El resto del viaje sucedió sin incidencias reseñables: Alison, pese a tener unos cuantos espasmos de la vigilia, fueron leves y no le trastocaron demasiado el sueño, y Megan cogió un pasatiempo de la guantera, él los odiaba con estupor, y comenzó a buscar las palabras que se escondían entre la sopa de letras. Henry se dedicó exclusivamente a la conducción y, de tanto en tanto, mascaba un chicle mentolado para despejar un poco la mente.

La llegada resultó ser satisfactoria. Después de circular por un sendero arenoso y repleto de baches, en los cuales estuvieron a punto de volcar y acabar aplastados bajo los escombros de un todoterreno, aparcó en un establecimiento que colindaba con la entrada principal. El motor, antes de apagarse, emitió un silbido cortante, pero era normal. El coche ya llevaba unos buenos años de trote, de múltiples viajes, así que no se preocupó. Simplemente estaría oxidado.

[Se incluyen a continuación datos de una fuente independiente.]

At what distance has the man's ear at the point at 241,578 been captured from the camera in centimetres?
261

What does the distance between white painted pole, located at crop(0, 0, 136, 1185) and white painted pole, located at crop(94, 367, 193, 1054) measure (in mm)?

Clavó la mirada en la casa. Era inmensa. La fachada de ladrillo tenía un tono ocre, discreto, y la luz de la luna, visible en el cielo desde hacía poco, incidía sobre ella ofreciéndole un aspecto similar a las viviendas de los años ochenta. Jamás pensó, incluso cuando la divisó por primera vez en aquella página de internet y logró encapricharse de ella como si de un flechazo se tratase, que desprendiera algo tan mágico y precioso. Sin embargo, ahora que albergaba una visión cercana y completa, comprendió el por qué le agradó desde el primer momento. Y también comprendió cómo, esta vez, no estaba equivocado. La certeza de ser felices empezaba a tomar buenas riendas. Empezaba a ser real.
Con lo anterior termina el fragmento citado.